• **GOAL OF THE EXERCISE**
Print the bug report word for word, beginning at "Comment 2 Alberto" and stopping after "recreate the scenario?".

Note: This bug is displayed in read-only format because the product is no longer active in Red Hat Bugzilla.

Bug 1815219

Summary: Encrypted AWS EBS seemingly causing OCP4.3 worker node deployments to fail
Product: OpenShift Container Platform Reporter: Rob Gregory <rgregory>
Component: Cloud ComputeAssignee: Joel Speed <jspeed>
Cloud Compute sub component: Other Providers QA Contact: Milind Yadav <miyadav>
Status: CLOSED ERRATA Docs Contact:
Severity: medium    
Priority: unspecified CC: agarcial, aygarg, jspeed, yunjiang, zhsun
Version: 4.3.0   
Target Milestone: ---   
Target Release: 4.5.0   
Hardware: Unspecified   
OS: Unspecified   
Whiteboard:
Fixed In Version: Doc Type: Bug Fix
Doc Text:
Cause: The IAM role assigned to worked nodes did not have sufficient permissions to access the KMS key to decrypt the EBS volume on mount Consequence: EC2 instances would be accepted, but then fail when starting as they could not read from their root drive Fix: Grant the required permissions for EC2 instances to be able to decrypt KMS encrypted EBS volumes with Customer Managed Keys Result: When using a Customer Managed Key for encrypting EBS volumes, instances now have the required permissions and start as expected
Story Points: ---
Clone Of: Environment:
Last Closed: 2020-08-04 18:06:12 UTC Type: Bug
Regression: --- Mount Type: ---
Documentation: --- CRM:
Verified Versions: Category: ---
oVirt Team: --- RHEL 7.3 requirements from Atomic Host:
Cloudforms Team: --- Target Upstream Version:
Embargoed:

Comment 2 Alberto 2020-04-07 10:59:44 UTC
>ambiguous "Client.InternalError: Client error on launch"
Where is that coming from?

Could you please share must gather logs and user config input so we can recreate the scenario?

Comment 4 Joel Speed 2020-04-09 13:23:02 UTC
The installer doesn't provide any way to add extra permissions to a user that the cloud credentials operator creates, that said, I managed to reproduce the problem and I have tested https://github.com/JoelSpeed/machine-api-operator/commit/ed9f94b37d0c9584f9c13098d4b2303fee2cdf4f which does solve the issue, so that could be a possible solution to the problem if we are happy deploying those IAM permissions on all clusters

> >ambiguous "Client.InternalError: Client error on launch"

This is the error that AWS gives when it tries to launch the instance and fails, from this troubleshooting guide https://docs.amazonaws.cn/en_us/autoscaling/ec2/userguide/ts-as-instancelaunchfailure.html#ts-as-instancelaunchfailure-12:
> This error can be caused when an Auto Scaling group attempts to launch an instance that has an encrypted EBS volume, but the service-linked role does not have access to the customer managed CMK used to encrypt it.

• **MATERIAL PROVIDED**
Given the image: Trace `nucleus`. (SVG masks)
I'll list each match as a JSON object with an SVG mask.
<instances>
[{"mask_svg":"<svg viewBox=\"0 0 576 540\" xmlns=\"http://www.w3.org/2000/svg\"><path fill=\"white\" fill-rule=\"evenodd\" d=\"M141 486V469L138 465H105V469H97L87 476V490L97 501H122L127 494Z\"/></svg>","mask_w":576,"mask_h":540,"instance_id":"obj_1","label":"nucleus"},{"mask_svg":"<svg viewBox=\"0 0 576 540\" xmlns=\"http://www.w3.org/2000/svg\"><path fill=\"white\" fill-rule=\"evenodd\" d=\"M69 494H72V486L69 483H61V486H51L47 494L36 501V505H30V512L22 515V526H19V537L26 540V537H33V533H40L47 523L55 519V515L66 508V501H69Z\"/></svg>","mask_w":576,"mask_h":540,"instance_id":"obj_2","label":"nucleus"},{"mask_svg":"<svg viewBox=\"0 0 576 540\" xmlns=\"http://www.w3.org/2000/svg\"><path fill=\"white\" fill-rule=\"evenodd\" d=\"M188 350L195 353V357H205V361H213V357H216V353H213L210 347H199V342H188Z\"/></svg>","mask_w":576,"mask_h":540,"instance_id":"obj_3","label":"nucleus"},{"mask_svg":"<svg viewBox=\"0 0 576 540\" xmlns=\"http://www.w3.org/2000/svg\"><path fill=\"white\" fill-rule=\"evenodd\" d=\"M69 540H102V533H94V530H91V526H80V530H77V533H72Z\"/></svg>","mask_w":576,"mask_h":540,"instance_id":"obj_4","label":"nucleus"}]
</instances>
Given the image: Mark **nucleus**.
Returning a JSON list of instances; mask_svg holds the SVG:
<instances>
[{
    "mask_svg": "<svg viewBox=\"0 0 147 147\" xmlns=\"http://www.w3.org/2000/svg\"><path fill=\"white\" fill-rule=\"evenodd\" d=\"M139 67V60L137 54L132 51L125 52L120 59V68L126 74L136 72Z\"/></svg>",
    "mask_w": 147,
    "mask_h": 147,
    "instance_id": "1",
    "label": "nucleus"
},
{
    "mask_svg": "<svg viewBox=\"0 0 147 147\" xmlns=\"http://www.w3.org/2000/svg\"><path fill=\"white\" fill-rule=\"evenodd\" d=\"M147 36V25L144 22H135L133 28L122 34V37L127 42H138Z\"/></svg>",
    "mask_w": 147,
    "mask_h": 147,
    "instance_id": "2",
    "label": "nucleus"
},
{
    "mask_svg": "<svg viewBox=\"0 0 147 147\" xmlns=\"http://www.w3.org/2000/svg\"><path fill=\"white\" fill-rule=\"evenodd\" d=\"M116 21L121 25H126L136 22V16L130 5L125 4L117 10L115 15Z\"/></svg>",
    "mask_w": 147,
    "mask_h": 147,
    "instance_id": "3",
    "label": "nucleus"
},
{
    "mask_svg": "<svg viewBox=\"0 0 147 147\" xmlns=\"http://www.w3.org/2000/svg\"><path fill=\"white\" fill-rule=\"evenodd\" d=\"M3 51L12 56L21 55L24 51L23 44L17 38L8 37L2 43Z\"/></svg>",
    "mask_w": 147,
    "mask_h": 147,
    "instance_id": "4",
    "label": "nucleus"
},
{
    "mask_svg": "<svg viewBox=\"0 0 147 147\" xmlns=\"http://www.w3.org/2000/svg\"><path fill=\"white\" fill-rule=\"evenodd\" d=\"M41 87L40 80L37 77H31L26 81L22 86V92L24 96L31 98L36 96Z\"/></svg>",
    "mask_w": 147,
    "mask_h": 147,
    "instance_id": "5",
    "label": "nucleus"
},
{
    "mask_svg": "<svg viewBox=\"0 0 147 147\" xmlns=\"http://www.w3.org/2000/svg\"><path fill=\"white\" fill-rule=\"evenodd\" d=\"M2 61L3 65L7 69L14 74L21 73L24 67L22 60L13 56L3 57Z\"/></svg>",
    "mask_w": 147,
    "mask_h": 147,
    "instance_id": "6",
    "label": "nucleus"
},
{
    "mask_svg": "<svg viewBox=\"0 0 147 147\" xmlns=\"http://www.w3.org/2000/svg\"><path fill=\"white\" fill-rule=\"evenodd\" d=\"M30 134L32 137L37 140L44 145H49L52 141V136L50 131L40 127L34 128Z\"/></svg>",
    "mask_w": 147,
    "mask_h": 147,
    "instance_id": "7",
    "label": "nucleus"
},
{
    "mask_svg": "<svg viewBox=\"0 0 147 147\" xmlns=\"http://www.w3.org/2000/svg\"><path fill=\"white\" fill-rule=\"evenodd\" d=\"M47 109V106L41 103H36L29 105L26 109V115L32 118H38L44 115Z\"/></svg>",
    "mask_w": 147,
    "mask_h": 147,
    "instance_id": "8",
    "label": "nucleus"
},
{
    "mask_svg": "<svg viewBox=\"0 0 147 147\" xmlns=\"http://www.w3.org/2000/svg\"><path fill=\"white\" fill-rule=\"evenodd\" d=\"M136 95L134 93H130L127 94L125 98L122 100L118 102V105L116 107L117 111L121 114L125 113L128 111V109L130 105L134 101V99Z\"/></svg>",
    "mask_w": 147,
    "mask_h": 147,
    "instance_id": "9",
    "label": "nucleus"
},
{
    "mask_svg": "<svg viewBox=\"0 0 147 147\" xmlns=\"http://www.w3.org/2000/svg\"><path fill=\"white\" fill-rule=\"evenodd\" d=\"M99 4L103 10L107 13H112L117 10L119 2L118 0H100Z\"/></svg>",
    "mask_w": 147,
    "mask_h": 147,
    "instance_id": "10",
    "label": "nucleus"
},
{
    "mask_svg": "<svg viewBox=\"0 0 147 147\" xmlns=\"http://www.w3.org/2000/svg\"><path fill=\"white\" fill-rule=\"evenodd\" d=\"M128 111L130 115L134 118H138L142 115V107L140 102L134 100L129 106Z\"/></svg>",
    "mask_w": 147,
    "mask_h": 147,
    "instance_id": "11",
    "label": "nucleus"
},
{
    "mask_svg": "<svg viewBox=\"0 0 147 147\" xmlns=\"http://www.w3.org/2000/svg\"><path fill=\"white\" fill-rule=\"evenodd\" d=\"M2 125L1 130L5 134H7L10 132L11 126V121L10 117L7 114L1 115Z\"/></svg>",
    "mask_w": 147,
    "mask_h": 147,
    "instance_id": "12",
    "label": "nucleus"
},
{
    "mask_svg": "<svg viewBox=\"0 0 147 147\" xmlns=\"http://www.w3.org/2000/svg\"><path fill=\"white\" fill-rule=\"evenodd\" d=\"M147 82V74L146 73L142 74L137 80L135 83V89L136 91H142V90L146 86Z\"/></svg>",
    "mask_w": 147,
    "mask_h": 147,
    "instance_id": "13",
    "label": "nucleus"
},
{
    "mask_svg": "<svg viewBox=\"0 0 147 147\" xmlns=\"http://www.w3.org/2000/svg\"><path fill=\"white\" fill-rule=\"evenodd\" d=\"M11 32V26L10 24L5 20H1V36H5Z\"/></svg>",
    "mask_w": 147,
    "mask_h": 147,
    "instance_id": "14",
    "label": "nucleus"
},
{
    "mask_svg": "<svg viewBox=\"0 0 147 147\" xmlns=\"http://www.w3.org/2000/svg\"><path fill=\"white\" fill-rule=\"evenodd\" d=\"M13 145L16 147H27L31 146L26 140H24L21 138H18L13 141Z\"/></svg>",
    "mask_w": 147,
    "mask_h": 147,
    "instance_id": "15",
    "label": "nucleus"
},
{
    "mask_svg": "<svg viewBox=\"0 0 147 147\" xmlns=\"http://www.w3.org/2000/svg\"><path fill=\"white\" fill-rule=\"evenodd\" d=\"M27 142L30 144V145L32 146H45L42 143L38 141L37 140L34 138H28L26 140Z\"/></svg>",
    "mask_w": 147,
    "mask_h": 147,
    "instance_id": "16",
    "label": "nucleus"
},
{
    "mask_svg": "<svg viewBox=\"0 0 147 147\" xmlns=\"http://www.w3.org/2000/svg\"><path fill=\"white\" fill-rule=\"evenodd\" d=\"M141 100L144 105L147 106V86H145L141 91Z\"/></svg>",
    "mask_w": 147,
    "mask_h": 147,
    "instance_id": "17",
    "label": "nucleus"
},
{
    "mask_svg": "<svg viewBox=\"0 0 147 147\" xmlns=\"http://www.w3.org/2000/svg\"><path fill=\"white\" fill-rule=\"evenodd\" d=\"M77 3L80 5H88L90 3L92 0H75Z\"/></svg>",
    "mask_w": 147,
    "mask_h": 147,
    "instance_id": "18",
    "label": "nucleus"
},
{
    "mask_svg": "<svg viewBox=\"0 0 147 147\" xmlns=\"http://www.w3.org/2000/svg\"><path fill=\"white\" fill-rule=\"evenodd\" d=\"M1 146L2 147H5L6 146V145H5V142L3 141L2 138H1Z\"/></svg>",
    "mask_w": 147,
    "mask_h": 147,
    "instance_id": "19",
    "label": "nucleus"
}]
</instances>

• **EXERCISE RESULT**
Comment 2 Alberto 2020-04-07 10:59:44 UTC
>ambiguous "Client.InternalError: Client error on launch"
Where is that coming from?

Could you please share must gather logs and user config input so we can recreate the scenario?